The Microsoft antitrust trial, probably the most important technology-related legal case of our time, appears to be limping at last toward a conclusion.

Unfortunately, there is an excellent chance that the software colossus will win despite losing, without much to restrain it from going back to the heavy-handed, anticompetitive tactics that prompted the antitrust action in the first place.
Not just the competitors and would-be competitors of Microsoft Corp. will lose: you and I will, too. We will continue being denied innovations that only real and rigorous competition can bring. In many cases we won't know what we're missing, because one sorry effect of monopolistic domination is that many innovations do not even get the chance to be tested in the market.
Those of you who have lost track of the trial proceedings can be forgiven. The trial began five years ago as an action filed by the U.S. Department of Justice and 18 states and the District of Columbia. The suit's milestones include the April 2000 decision of U.S. District Court Judge Thomas Penfield Jackson, who found Microsoft had violated U.S. antitrust laws. Two months later, he ordered the company broken into two separate entities.
In June 2001, the U.S. Court of Appeals upheld Jackson's finding of violations. But it overturned Jackson's order, removed him from the case, and turned the proceedings over to Judge Colleen Kollar-Kotelly, of the U.S. District Court for the District of Columbia.
Last October, Judge Kollar-Kotelly ordered the Justice Department, Microsoft, and the states to negotiate a settlement. In November, Microsoft, Justice, and nine of the states agreed on terms to settle the case (the others are continuing the suit on their own). Under the settlement, Microsoft would not be split apart. Moreover, the restrictions that would be placed on the company are so riddled with loopholes that it is difficult to see how they could possibly rein in the company's entrenched anticompetitive behavior. At press time, observers were eagerly awaiting an announcement from Judge Kollar-Kotelly about whether she would accept the proposed settlement or would insist on more rigorous measures against the software giant.
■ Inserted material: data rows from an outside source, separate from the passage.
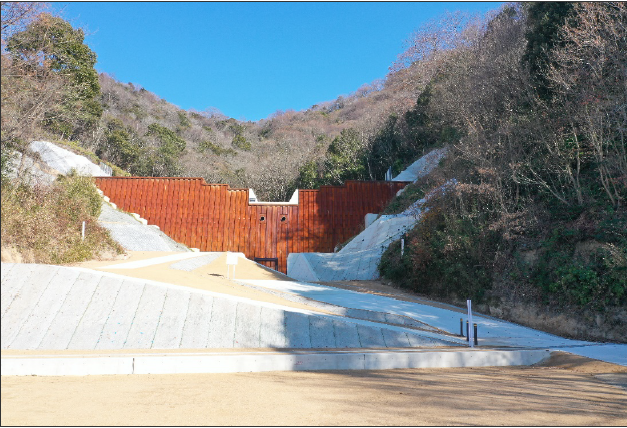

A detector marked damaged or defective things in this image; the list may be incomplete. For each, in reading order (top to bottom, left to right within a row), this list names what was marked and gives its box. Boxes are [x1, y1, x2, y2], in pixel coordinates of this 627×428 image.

rusty steel wall [93, 176, 408, 270]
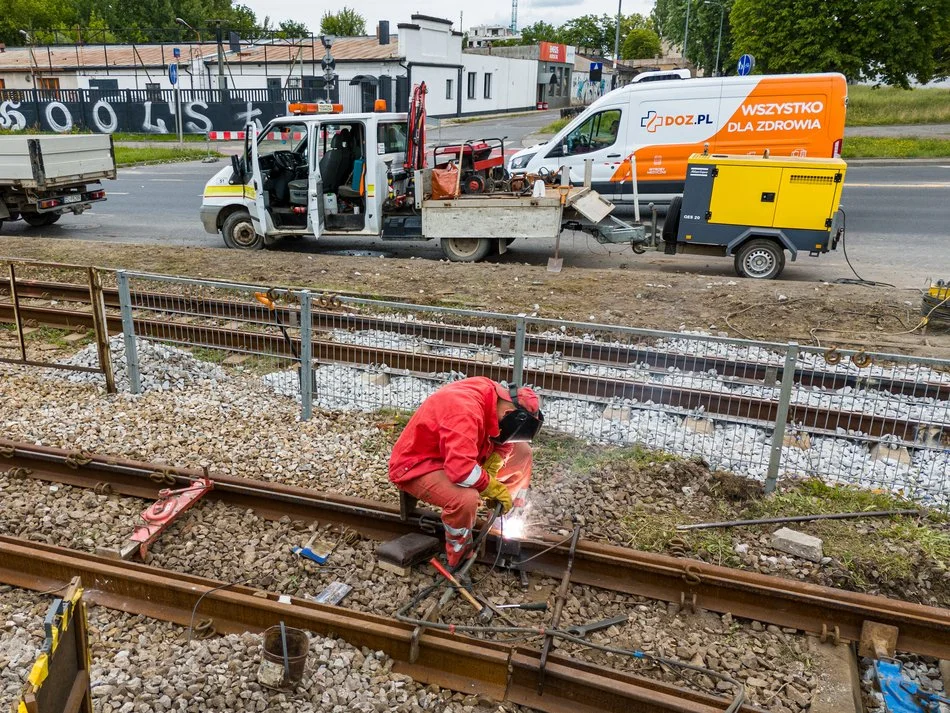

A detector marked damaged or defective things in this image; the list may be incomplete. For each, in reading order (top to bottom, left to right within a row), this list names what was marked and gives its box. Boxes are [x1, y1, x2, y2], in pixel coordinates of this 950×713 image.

rusty rail [0, 296, 944, 442]
rusty rail [3, 276, 948, 400]
rusty rail [0, 540, 764, 712]
rusty rail [3, 442, 948, 660]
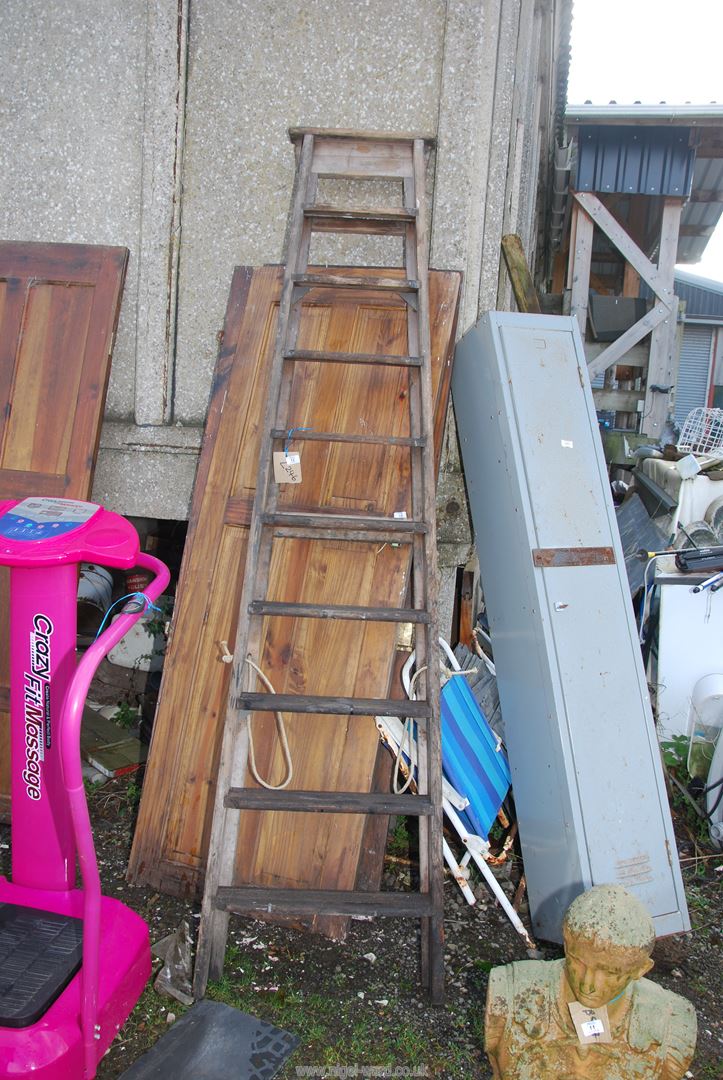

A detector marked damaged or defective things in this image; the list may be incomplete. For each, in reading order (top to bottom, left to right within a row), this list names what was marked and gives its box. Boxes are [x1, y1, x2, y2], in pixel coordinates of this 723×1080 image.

rusty metal strip [529, 544, 613, 570]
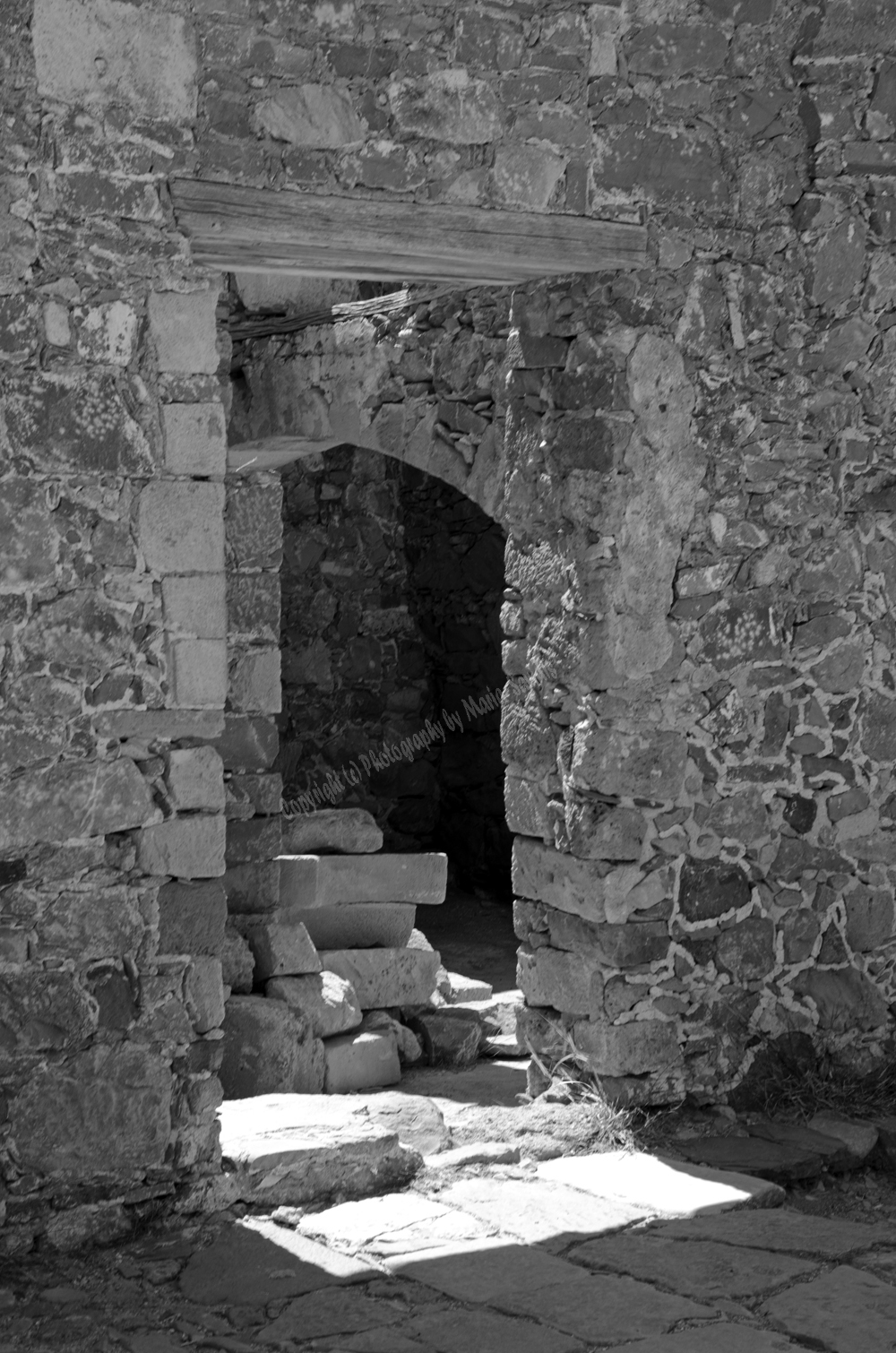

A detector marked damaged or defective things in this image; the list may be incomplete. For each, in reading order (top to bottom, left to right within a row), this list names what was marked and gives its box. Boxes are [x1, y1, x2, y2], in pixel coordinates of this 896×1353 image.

broken wooden plank [170, 179, 647, 282]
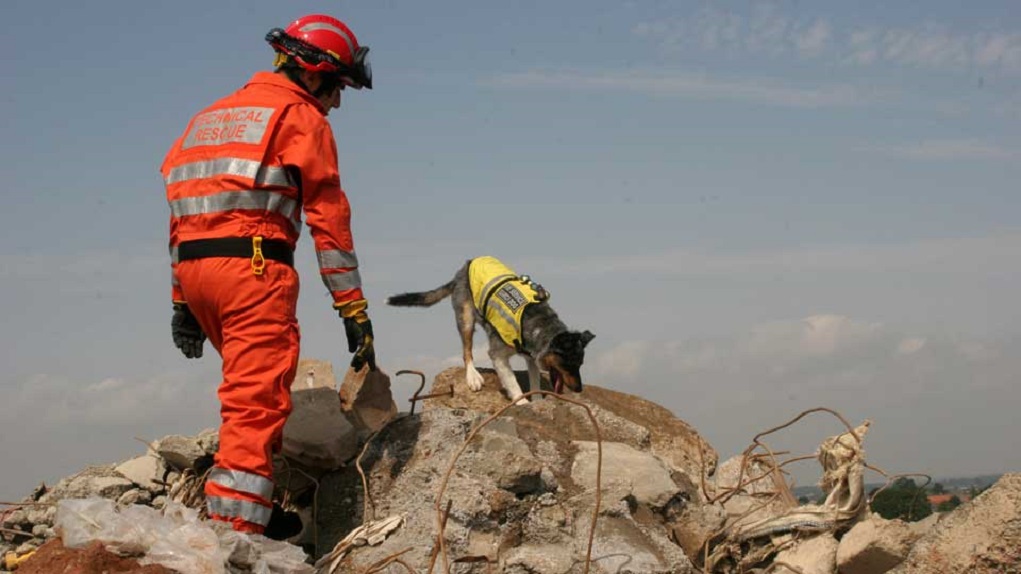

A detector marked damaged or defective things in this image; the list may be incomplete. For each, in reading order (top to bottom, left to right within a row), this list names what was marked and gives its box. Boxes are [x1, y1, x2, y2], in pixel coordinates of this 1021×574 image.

broken concrete slab [281, 384, 357, 469]
broken concrete slab [336, 363, 396, 431]
rusty wire [428, 390, 600, 571]
broken concrete slab [571, 437, 682, 504]
broken concrete slab [837, 510, 918, 571]
broken concrete slab [886, 471, 1021, 567]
As it stands, the proposed agreement offers plenty of opportunity for Microsoft to go on as it has. For example, one provision would permit users to choose non-Microsoft software as the default on their computers. Microsoft, however, can dictate that the software use Microsoft technologies. That caveat is just one of many in the settlement that would continue to block competitively innovative software.
Anyone who has followed Microsoft's history will have little doubt about whether the company will exploit these loopholes to continue bullying those who want to use or distribute its competitors' products. Microsoft's success in recent years has come from blocking users and developers from innovations by other companies that could threaten Microsoft's dominance. That is the essence of the company's violation of the antitrust laws, and its bad effects continue to the present day.
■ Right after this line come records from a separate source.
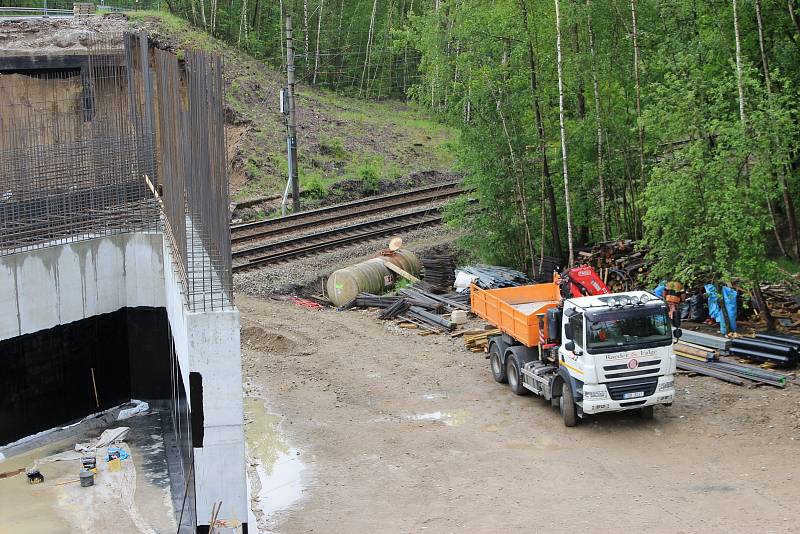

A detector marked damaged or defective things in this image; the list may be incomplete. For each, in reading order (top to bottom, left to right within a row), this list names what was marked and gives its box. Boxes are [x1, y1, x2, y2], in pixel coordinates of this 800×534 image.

rusty metal tank [326, 250, 424, 308]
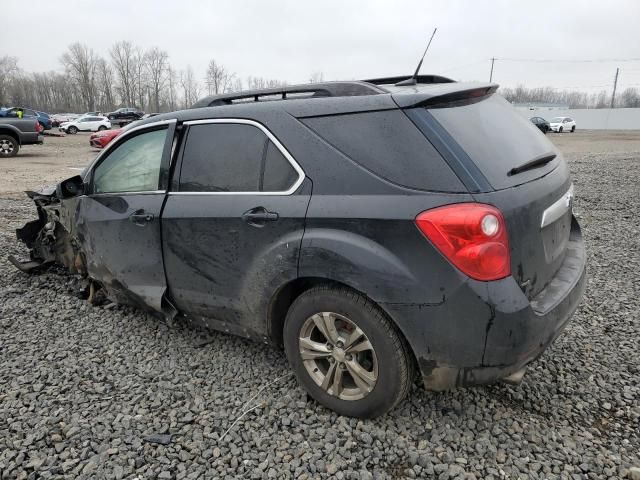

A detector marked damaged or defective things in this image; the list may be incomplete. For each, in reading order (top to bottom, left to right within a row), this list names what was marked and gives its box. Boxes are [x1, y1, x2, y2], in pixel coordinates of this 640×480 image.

damaged black suv [12, 74, 588, 416]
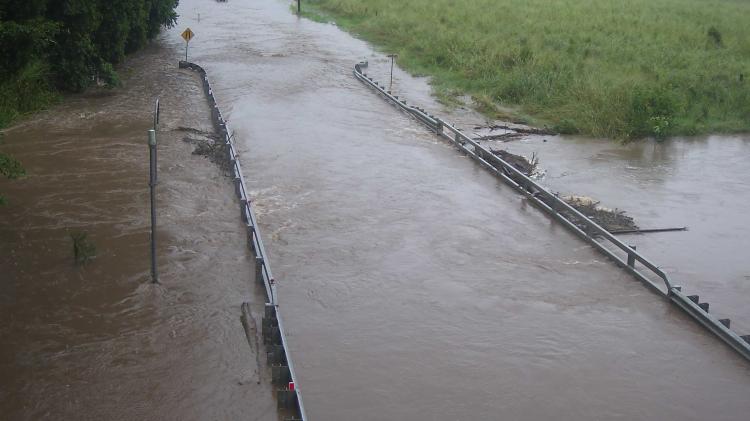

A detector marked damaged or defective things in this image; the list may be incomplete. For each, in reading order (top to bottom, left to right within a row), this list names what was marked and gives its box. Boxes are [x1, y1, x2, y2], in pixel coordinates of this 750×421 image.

bent guardrail [181, 60, 306, 418]
bent guardrail [356, 60, 750, 360]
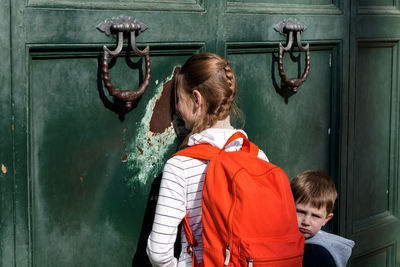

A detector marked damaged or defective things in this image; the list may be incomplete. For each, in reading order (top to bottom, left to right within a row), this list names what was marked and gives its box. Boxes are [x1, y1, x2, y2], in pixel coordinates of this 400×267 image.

chipped paint area [126, 70, 177, 186]
peeling paint patch [126, 68, 180, 187]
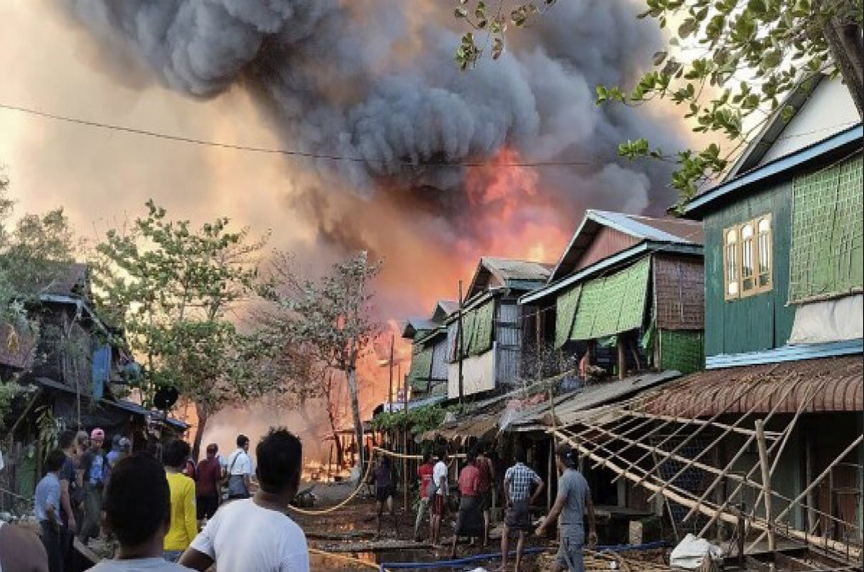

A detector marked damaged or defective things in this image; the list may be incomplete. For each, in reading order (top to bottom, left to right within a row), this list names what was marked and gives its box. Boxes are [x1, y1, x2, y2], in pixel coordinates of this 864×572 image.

rusty metal roof [644, 356, 860, 418]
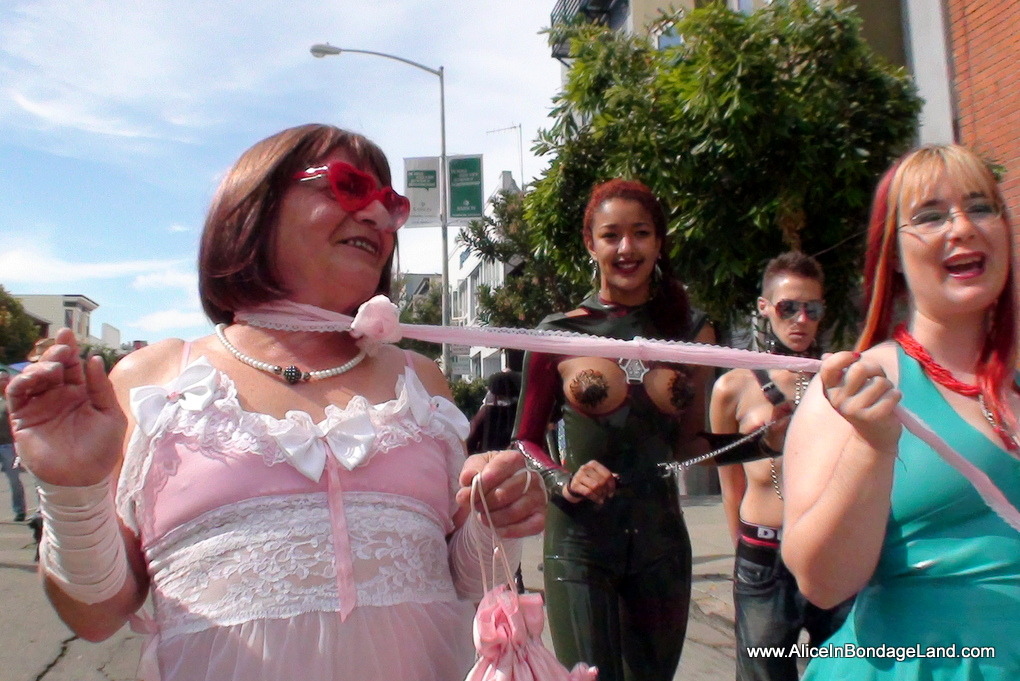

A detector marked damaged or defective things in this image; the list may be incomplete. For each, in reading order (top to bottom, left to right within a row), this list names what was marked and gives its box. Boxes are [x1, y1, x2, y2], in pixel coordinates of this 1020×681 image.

pavement crack [36, 632, 77, 681]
Web-browsing technologies are just one example. Countless memos show that in the 1990s Microsoft's senior executives saw Internet innovation, especially so-called middleware technologies that link the PC to the Web, as a threat to their monopoly position in Windows. From 1995 until the end of the browser war, they were particularly worried about losing user and developer attention to Netscape Communications' Navigator browser, to Sun Microsystems' Java architecture, and to other new Internet-related technologies.